ABOUT THIS TASK>
With the pictures omitted, output word for word the lines from the one containing "Foreclosed Home in" through the end of the records.

(Stored dataset items)
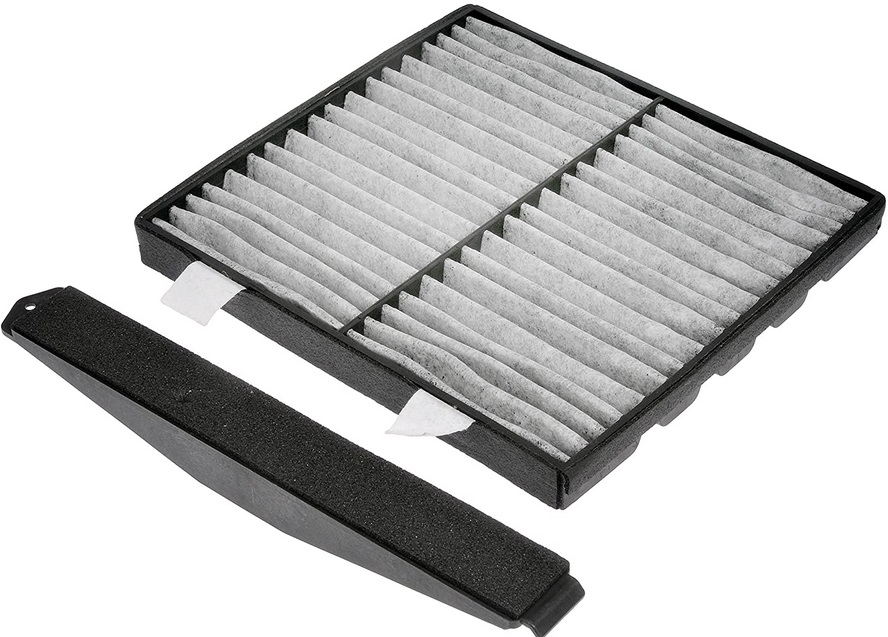 Cabin Air Filter Replacement Cost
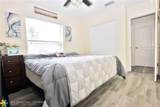 2822 108th Ave - Photo 14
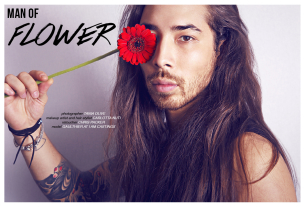 MAN OF FLOWER – Noctis Magazine Editorial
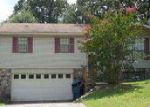 Foreclosed Home in Little Rock 72206 HOLLY SPRINGS BLVD - Property ID: 3817665314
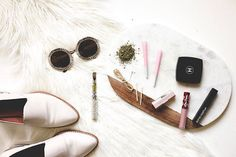 Some of @thecrystalcult favorites  Shop our sunglasses vapes & cones: link in our bio
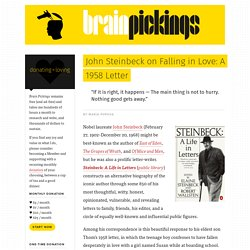 John Steinbeck on Falling in Love: A 1958 Letter – Brain Pickings
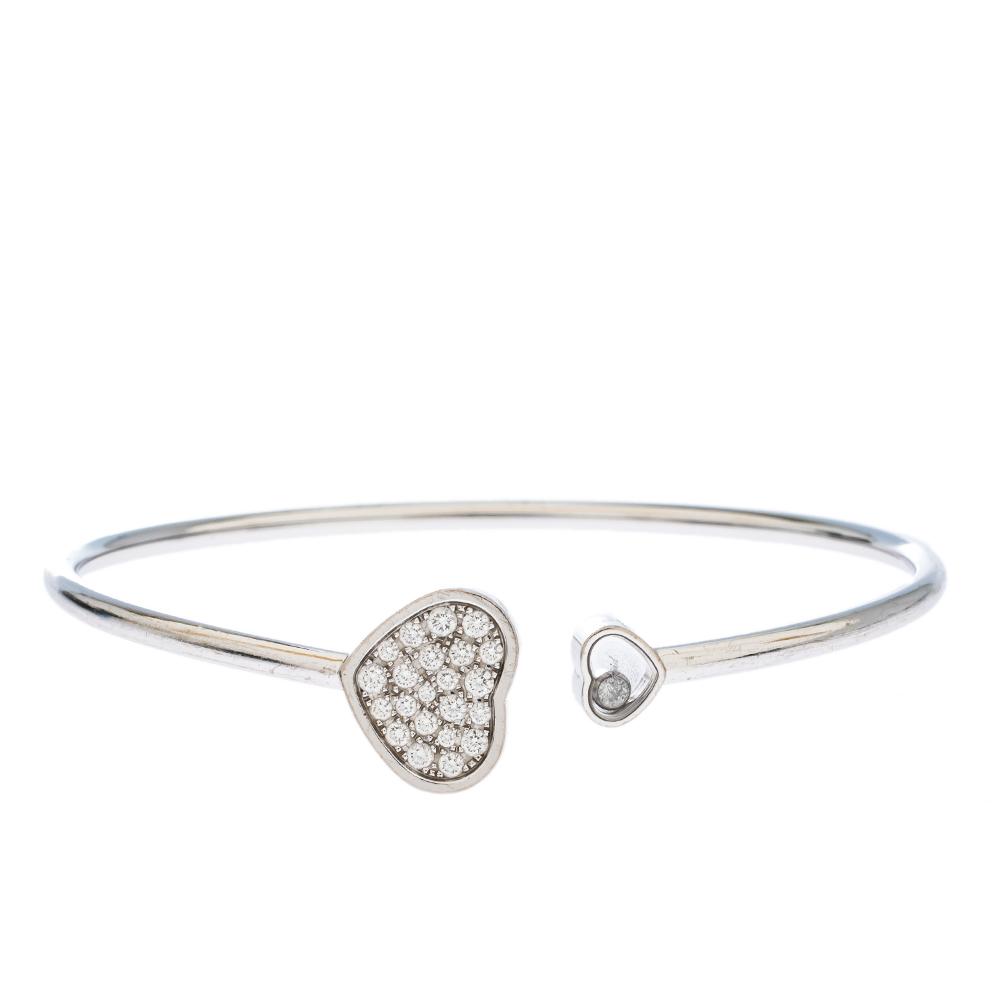 Chopard Happy Hearts Diamond 18K White Gold Open Bracelet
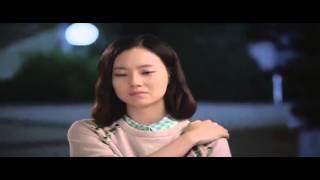 getlinkyoutube.com-Miracle (ost.Good Doctor Part.1) Thai sub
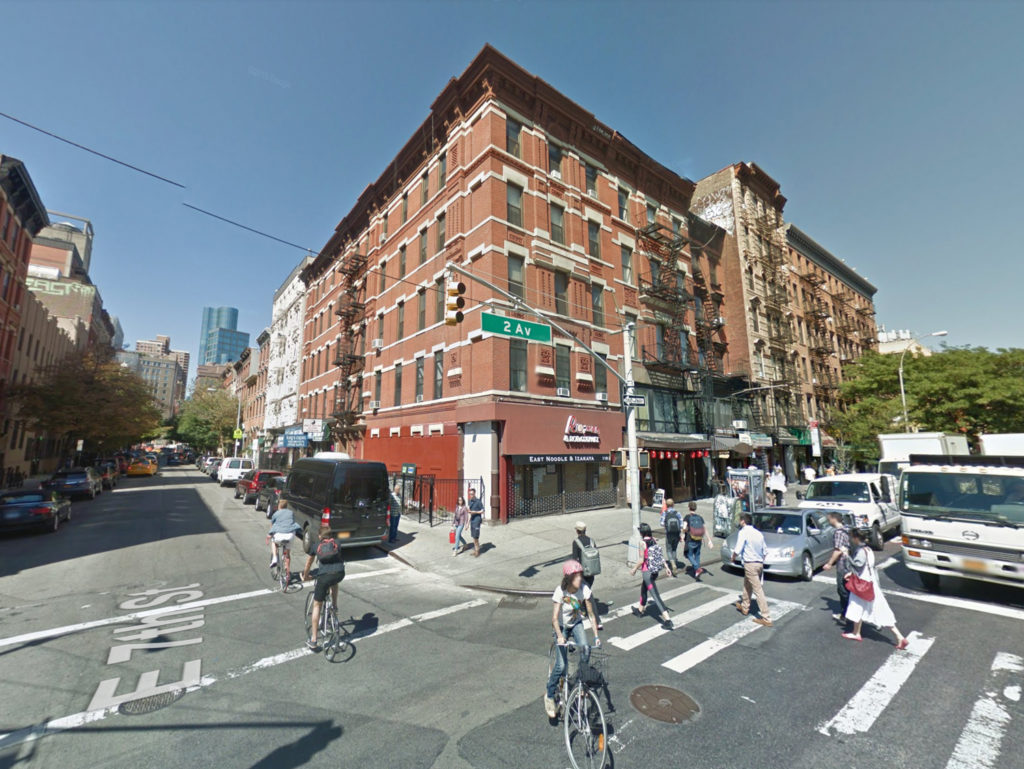 119 Second Avenue in 2014, via Google Maps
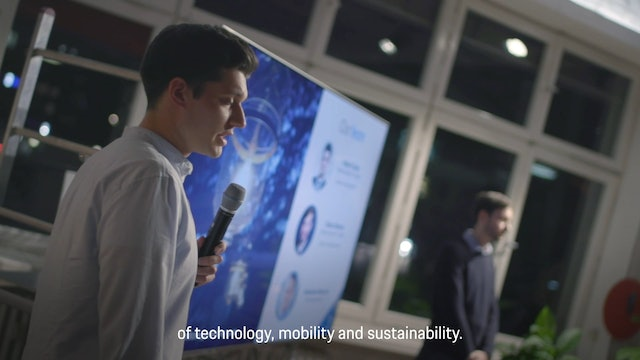 """Porsche. Finale of the ideas competition """"Mobility for a better world"""""""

SOLUTION FOR THIS EXERCISE>
 Foreclosed Home in Little Rock 72206 HOLLY SPRINGS BLVD - Property ID: 3817665314
 Some of @thecrystalcult favorites  Shop our sunglasses vapes & cones: link in our bio
 John Steinbeck on Falling in Love: A 1958 Letter – Brain Pickings
 Chopard Happy Hearts Diamond 18K White Gold Open Bracelet
 getlinkyoutube.com-Miracle (ost.Good Doctor Part.1) Thai sub
 119 Second Avenue in 2014, via Google Maps
 """Porsche. Finale of the ideas competition """"Mobility for a better world"""""""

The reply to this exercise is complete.